In un periodo in cui la moneta non circolava facilmente e spesso si barattavano i prodotti della terra per sopravvivere, pensare alla “dote” per una figlia significava affrontare enormi sacrifici, indebitamenti e privazioni di ogni genere.
“Figghja nte fasci, dota nta cascia”, si diceva, ed era esattamente così; s’iniziava a preparare la dote, ossia il corredo necessario ad una nuova famiglia sin da quando la neonata era ancora in fasce: stoviglie, biancheria e quant’altro veniva riposto in un capiente baule che si riempiva sempre di più col passare degli anni. È il caso di dire: “U porcu è ahr1a muntàgna e a cardàra gugghja” (Il maiale è ancora in montagna e già nella caldaia è pronta l’acqua bollente per spelarlo).
Dopo tanti sacrifici, preparativi ed attese, non sempre i genitori riuscivano a trovare un marito da “affibbiare” alla propria figlia, per cui cominciavano altri guai seri, soprattutto per la ragazzina che fin dall’età di dodici anni era costretta ad abbandonare i giochi tipici quali “la campàna” , “i petrùhr1i” o la bambola di pezza per assumere prematuramente il ruolo di donna da marito. In tal modo una fase molto importante della vita di un’adolescente veniva saltata a pie’ pari. E non è detto che i giovanissimi sposi poi riuscivano ad avere un tenore di vita migliore rispetto a quello della famiglia d’origine; anzi molto spesso la vita grama fatta di molte rinunce e di pochissime gioie, portavano l’uomo (più raramente la donna), frustrato ed insoddisfatto, a cercare rifugio nell’alcool.
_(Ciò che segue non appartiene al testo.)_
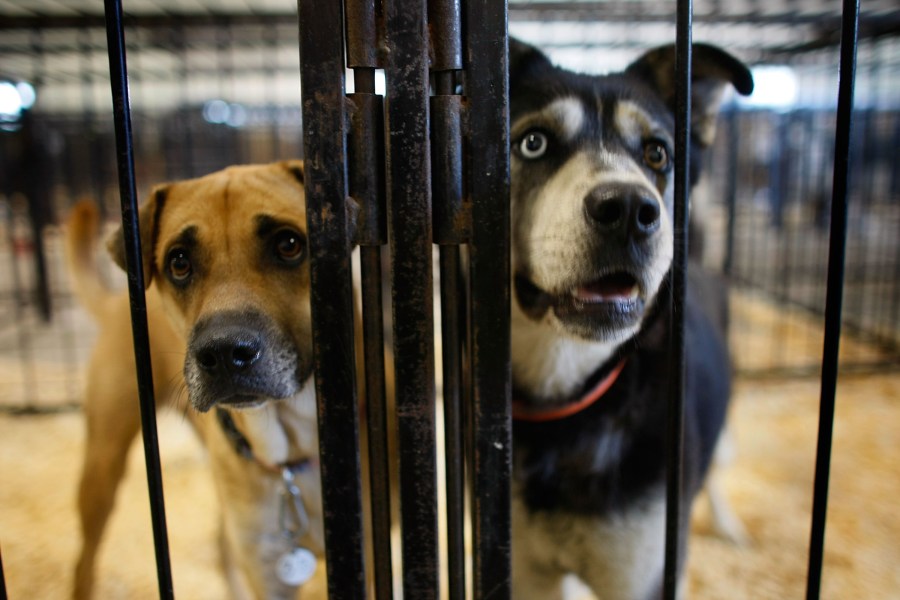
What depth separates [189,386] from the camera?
3.71ft

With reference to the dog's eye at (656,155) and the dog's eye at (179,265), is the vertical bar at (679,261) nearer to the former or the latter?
the dog's eye at (656,155)

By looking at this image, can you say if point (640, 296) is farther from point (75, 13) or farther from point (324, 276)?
point (75, 13)

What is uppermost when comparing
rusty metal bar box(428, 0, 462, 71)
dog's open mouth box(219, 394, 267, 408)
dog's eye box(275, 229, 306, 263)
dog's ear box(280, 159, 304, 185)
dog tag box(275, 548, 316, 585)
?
rusty metal bar box(428, 0, 462, 71)

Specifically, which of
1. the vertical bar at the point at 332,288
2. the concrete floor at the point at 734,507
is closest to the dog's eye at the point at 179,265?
the vertical bar at the point at 332,288

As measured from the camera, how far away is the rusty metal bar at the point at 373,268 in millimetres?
798

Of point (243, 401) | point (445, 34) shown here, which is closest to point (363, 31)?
point (445, 34)

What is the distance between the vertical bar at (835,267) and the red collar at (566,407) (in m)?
0.54

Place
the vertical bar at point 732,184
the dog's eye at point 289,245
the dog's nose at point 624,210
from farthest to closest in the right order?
1. the vertical bar at point 732,184
2. the dog's eye at point 289,245
3. the dog's nose at point 624,210

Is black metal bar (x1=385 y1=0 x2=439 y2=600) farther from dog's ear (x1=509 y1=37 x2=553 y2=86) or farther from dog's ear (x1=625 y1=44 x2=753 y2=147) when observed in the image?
dog's ear (x1=625 y1=44 x2=753 y2=147)

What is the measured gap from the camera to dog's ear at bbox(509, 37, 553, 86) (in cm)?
146

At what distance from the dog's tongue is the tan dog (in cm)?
49

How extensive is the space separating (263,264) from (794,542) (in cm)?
215

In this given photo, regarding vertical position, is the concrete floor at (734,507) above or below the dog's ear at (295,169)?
below

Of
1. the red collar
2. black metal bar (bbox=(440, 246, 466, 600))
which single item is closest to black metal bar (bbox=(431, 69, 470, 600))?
black metal bar (bbox=(440, 246, 466, 600))
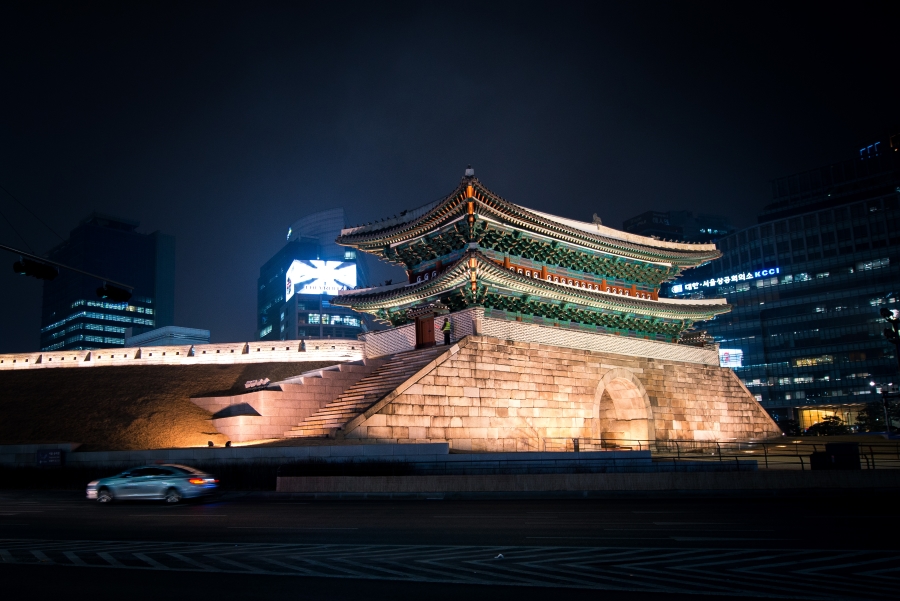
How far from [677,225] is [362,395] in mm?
140100

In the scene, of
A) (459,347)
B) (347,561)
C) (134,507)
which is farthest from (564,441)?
(347,561)

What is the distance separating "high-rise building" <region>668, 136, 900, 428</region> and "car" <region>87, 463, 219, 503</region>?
78103 mm

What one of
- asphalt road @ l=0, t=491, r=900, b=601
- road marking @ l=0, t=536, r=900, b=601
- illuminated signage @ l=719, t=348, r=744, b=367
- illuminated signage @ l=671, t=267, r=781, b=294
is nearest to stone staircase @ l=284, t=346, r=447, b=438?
asphalt road @ l=0, t=491, r=900, b=601

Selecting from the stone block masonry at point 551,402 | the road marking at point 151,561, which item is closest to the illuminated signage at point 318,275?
the stone block masonry at point 551,402

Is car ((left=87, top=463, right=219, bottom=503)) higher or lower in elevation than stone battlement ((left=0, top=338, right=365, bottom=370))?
lower

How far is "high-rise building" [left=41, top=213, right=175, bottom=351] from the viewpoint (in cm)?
14975

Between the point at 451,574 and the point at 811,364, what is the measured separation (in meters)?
91.8

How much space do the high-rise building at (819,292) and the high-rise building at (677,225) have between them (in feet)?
151

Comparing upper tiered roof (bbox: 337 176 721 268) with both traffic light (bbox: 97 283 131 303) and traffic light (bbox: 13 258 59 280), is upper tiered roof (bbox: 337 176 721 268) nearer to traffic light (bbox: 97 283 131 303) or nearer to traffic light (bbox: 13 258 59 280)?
traffic light (bbox: 97 283 131 303)

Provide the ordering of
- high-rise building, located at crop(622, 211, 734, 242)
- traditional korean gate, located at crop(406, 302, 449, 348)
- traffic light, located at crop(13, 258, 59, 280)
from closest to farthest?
traffic light, located at crop(13, 258, 59, 280)
traditional korean gate, located at crop(406, 302, 449, 348)
high-rise building, located at crop(622, 211, 734, 242)

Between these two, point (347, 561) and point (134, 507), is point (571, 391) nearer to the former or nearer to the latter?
point (134, 507)

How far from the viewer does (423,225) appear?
3328 centimetres

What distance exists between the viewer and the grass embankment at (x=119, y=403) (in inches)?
1292

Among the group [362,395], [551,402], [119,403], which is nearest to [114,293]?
[362,395]
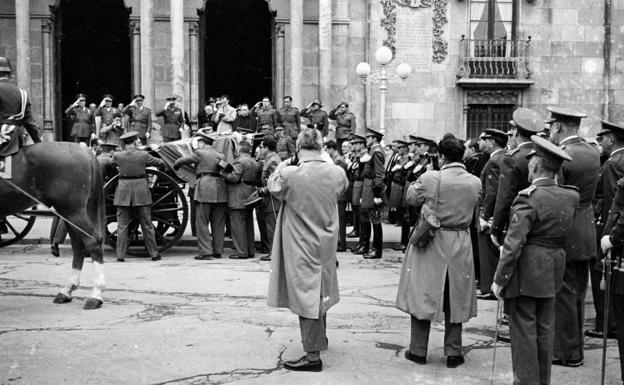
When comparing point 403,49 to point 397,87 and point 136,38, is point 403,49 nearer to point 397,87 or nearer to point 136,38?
point 397,87

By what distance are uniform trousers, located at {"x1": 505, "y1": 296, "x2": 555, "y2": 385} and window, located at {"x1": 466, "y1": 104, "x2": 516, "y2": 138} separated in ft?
66.1

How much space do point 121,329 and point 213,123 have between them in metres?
14.2

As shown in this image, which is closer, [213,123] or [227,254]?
[227,254]

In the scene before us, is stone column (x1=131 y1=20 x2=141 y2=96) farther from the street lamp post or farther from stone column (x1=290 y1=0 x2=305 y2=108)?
the street lamp post

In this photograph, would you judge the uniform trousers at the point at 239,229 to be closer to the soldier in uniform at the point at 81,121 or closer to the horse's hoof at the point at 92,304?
the horse's hoof at the point at 92,304

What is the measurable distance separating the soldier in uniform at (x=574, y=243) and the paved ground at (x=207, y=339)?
0.73 ft

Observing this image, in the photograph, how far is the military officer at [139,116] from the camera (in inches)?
776

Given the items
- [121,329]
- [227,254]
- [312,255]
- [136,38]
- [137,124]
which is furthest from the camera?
[136,38]

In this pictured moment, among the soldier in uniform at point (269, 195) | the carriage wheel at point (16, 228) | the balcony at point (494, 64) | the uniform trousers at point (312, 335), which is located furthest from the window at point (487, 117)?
the uniform trousers at point (312, 335)

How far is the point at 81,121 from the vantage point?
21.5 meters

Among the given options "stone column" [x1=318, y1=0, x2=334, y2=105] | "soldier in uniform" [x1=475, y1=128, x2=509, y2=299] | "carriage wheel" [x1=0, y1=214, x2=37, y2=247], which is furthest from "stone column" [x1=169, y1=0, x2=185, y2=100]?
"soldier in uniform" [x1=475, y1=128, x2=509, y2=299]

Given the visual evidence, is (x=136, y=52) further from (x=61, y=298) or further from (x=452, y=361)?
(x=452, y=361)

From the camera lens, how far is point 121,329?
7.13 m

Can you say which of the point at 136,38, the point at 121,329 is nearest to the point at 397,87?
the point at 136,38
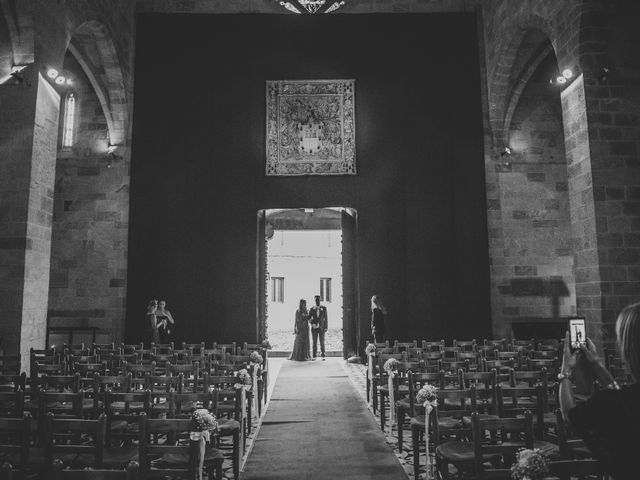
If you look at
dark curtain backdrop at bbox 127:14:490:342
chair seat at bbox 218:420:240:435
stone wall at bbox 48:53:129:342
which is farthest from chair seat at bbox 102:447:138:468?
stone wall at bbox 48:53:129:342

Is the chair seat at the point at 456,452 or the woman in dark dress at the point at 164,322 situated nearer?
the chair seat at the point at 456,452

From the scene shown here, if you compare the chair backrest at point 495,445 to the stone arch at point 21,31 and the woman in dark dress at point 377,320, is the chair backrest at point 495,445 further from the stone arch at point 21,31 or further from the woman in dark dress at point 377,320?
the stone arch at point 21,31

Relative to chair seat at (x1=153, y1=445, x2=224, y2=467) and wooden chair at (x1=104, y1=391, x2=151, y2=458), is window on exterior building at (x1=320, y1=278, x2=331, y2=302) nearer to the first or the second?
wooden chair at (x1=104, y1=391, x2=151, y2=458)

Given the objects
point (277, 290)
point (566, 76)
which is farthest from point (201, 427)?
point (277, 290)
Anche in questo caso la donna era quella che aveva la peggio: oltre alla povertà era costretta a subire le ire di un marito spesso ubriaco, violento e manesco.
Passiamo ora a considerare la condizione non facile di una giovanetta che, giunta all’età di quindici-sedici anni era ancora nubile. Senza prendere alla lettera il nostro proverbio secondo cui la morte era preferibile allo stato di zitellaggio, si possono facilmente intuire i pettegolezzi delle comari, le dicerie, le pressioni psicologiche a cui la ragazza veniva sottoposta; nonché i sotterfugi, i patti, le intese dei parenti più stretti al fine di poter “conchiudere” il più presto possibile il matrimonio, punto di arrivo molto più importante per i genitori che per la sposa-bambina.
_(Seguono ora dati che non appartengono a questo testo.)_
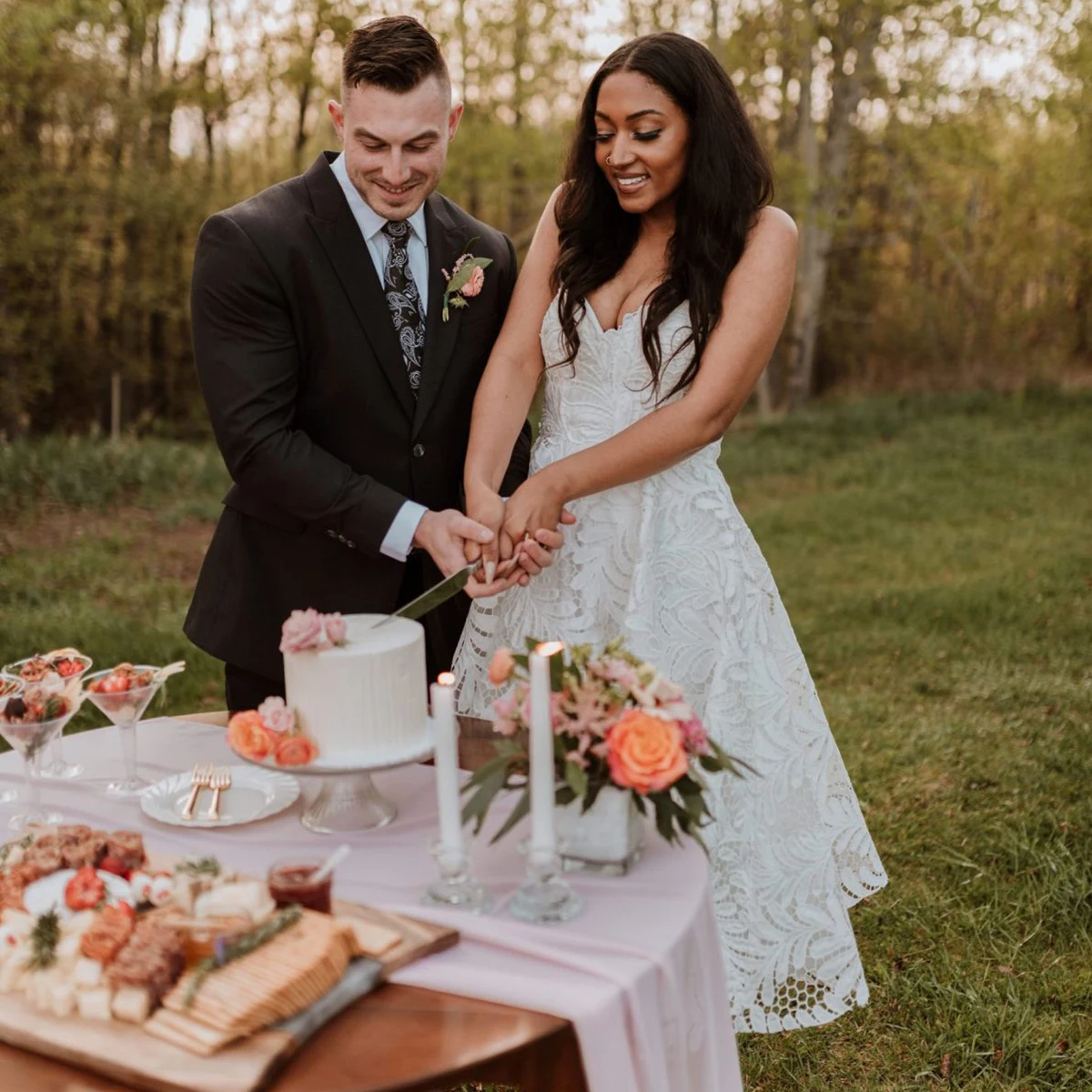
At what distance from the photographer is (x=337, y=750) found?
1.91 metres

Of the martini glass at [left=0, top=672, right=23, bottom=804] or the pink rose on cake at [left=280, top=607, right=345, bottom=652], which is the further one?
the martini glass at [left=0, top=672, right=23, bottom=804]

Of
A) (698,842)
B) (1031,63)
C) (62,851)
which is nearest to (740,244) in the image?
(698,842)

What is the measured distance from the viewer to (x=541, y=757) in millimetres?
1692

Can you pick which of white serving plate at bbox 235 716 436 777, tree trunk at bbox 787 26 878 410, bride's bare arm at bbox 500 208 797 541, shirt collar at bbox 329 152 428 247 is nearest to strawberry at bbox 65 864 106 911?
white serving plate at bbox 235 716 436 777

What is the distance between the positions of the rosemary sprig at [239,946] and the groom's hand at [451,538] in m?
1.17

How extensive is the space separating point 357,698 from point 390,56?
4.79 feet

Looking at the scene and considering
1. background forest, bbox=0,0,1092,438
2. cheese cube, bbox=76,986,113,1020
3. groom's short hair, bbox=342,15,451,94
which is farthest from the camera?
background forest, bbox=0,0,1092,438

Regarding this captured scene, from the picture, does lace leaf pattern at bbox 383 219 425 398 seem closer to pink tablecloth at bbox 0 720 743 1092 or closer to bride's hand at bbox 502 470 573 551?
bride's hand at bbox 502 470 573 551

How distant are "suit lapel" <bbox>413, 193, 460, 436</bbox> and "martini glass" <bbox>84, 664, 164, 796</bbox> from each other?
1.02 metres

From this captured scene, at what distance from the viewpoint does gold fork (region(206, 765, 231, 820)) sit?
2.10 meters

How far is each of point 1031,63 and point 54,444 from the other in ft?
33.4

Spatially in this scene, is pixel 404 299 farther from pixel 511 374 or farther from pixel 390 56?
pixel 390 56

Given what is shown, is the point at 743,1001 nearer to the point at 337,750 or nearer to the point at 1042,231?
the point at 337,750

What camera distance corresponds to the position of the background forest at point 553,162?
10531 millimetres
A questo punto viene spontaneo chiederci il perché di tanta fretta. Il motivo economico giocava senz’altro un ruolo importante nella faccenda (una bocca in meno da sfamare), ma il motivo più pressante era uno solo: la paura che la ragazza, circuita da qualche malintenzionato, potesse essere causa di disonore per tutta la famiglia. In casi simili l’onore era da difendere e la “vergogna” doveva essere lavata, a volte col sangue del giovine colpevole, a volte -in casi estremi- con il sacrificio della giovinetta la cui presenza era ritenuta ormai insopportabile in una famiglia “onorata”. Inoltre c’è da considerare l’atteggiamento prepotente e sfrontato di qualche signorotto locale che approfittava di ogni occasione favorevole per procurarsi un’avventura, o, a seconda dei casi, una tresca più o meno duratura con un’amante giovane. Erano questi i pericoli a cui la ragazza poteva andare incontro e che si cercava di evitare, accasandola il più presto possibile.